Sabahın ilerleyen saatlerinde yağmaya başlamıştı kar. 
Her yıl şubat ayında dallara ince ince kar taneleri serpişirken,
Gönüllere de derinden derine sevgi tomurcukları saçılır.
En azından insanlar bu günü böyle bilir.

“Sevgililer günü”
Kökeni, Roma Katolik Kilisesi’nin  inanışına dayanan bu gün, Valentine ismindeki bir din adamının adına ilan edilen bir bayram günü olarak ortaya çıkmıştır.
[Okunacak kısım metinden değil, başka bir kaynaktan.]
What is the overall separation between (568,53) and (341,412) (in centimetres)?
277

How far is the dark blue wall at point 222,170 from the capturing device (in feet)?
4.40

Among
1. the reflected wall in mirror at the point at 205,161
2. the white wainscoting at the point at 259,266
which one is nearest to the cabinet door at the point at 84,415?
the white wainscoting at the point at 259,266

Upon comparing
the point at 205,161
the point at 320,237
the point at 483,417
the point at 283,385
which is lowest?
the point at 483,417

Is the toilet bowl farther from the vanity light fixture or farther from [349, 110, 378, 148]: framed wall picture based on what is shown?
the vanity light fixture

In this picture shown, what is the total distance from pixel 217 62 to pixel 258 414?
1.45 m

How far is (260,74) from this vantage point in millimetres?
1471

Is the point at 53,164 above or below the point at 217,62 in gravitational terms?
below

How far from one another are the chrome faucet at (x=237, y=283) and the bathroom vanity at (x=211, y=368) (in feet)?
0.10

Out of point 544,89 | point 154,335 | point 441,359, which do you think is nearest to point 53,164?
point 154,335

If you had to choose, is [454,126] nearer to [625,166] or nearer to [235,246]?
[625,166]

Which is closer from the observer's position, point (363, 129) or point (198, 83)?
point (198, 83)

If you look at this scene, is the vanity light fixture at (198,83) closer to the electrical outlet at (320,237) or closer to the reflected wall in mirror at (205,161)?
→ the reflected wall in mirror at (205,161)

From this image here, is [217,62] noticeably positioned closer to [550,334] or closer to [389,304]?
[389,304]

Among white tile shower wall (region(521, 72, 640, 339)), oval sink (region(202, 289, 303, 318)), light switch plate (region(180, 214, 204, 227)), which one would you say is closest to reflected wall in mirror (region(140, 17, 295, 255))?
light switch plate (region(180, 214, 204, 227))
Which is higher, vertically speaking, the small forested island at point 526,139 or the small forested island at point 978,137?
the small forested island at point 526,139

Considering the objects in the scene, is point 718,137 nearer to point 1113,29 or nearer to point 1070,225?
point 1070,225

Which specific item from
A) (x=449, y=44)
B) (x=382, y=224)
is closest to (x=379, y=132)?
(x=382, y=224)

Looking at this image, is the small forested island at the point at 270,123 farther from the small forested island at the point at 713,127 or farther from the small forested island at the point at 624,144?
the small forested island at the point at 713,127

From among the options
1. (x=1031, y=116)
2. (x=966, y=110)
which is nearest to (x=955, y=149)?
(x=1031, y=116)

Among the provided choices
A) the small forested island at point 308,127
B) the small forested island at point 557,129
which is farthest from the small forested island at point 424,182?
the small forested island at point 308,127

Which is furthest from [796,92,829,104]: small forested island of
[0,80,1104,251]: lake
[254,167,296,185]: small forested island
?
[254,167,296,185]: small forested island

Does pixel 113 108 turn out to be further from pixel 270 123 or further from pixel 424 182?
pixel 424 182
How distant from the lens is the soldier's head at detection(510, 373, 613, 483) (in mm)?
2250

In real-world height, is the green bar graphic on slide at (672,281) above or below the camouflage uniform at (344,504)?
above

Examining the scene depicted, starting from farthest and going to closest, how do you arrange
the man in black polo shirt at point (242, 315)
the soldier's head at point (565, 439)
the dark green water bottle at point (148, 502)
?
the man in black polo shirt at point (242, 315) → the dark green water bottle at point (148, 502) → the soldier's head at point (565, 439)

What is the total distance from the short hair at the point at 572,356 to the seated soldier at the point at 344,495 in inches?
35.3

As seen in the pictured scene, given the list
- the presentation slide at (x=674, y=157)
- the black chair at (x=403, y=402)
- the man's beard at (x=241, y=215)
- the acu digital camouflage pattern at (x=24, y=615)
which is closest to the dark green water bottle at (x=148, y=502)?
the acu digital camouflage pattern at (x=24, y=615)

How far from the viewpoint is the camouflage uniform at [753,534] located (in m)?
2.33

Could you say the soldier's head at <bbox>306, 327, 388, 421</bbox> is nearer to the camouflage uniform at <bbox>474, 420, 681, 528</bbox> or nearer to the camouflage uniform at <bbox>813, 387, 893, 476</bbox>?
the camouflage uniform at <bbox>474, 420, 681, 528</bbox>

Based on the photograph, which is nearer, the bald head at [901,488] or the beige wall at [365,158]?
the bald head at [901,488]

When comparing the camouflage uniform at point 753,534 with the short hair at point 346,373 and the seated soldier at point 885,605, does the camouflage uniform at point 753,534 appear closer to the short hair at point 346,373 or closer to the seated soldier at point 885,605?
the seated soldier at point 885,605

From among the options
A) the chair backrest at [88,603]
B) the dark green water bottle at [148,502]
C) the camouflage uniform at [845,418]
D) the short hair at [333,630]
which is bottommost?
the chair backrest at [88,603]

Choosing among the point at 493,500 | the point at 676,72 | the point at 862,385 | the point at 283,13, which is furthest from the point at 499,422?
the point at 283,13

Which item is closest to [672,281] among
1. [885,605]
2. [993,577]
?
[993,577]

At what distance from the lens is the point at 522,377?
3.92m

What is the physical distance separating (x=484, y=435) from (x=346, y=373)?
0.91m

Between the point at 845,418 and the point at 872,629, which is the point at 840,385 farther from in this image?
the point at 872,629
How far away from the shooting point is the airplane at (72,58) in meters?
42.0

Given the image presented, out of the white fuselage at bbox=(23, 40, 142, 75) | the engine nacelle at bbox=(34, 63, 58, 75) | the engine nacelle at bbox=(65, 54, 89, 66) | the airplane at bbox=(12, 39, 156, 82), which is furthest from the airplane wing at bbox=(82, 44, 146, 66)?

Bu sebeple bu gün Batı Toplumlarında "Aziz Valentin Günü" olarak bilinir. 
Bu gündeki en yaygın uygulama eşe ya da sevgiliye verilen üstü yazılı bir karttır. 
Bu kartlara sevgi mesajları, aşk şiirleri yazılır.
Özellikle sevgilisi olmayanlar hoşlandıkları kişilere kart gönderir. 
Alıcı kişi, içinde genellikle "Sevgilim olur musun?" yazan bu imzasız kartın kimden geldiğini bulmaya çalışır. 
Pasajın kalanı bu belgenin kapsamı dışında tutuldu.